### STATED PROBLEM A
Copy out, word for word, the part of the kayak thread that begins with the words containing "## brokenpaddlejon (Sep" and ends with "that may work.".
### STATED PROBLEM B
In the kayak thread, list every body measurement that brokenpaddlejon gives about himself.

### TEXT BLOCK
(begin)

# Kayak for a tall guy



## benjordan1985 (Apr 14, 2008)

*Good Luck Big Dude!*

If I were you I would find anything you can basically fit into with extra room, i.e. roomy river runners or a creekboat, and then modify it to fit you. Most companies make a boat that fits your weight range, as long as you make sure its the highest volume boat they make. I suggest you see what the manufacturer specifies. I don't know what to do besides something custom if you are looking for a playboat.


----------



## brokenpaddlejon (Sep 11, 2005)

I'm pretty much the same size as you and I have a Jackson Super Fun and a Dagger Mamba 8.5. There are becoming more options, but your best bet is to try out the Jackson line as they have many boats that cater to tall and big people. I'm 6'8" as well, have a size 15 shoe and a 36 inch inseam and I have room to spare in the Super Fun. It is a down river play boat that I have paddled in class IV with little issue. Best bet is to try some boats out over the winter and find one that fits you best. If you are in Denver check out Confluence Kayak they are great guys and carry all the Jackson boats as well as others that may work.

(end)

### DATA BLOCK
(begin)

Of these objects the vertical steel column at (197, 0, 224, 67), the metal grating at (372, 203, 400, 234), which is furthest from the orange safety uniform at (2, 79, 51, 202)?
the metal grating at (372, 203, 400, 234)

(end)

### CORRECT RESULT A
## brokenpaddlejon (Sep 11, 2005)

I'm pretty much the same size as you and I have a Jackson Super Fun and a Dagger Mamba 8.5. There are becoming more options, but your best bet is to try out the Jackson line as they have many boats that cater to tall and big people. I'm 6'8" as well, have a size 15 shoe and a 36 inch inseam and I have room to spare in the Super Fun. It is a down river play boat that I have paddled in class IV with little issue. Best bet is to try some boats out over the winter and find one that fits you best. If you are in Denver check out Confluence Kayak they are great guys and carry all the Jackson boats as well as others that may work.

### CORRECT RESULT B
- Height: 6'8"
- Shoe size: 15
- Inseam: 36 inches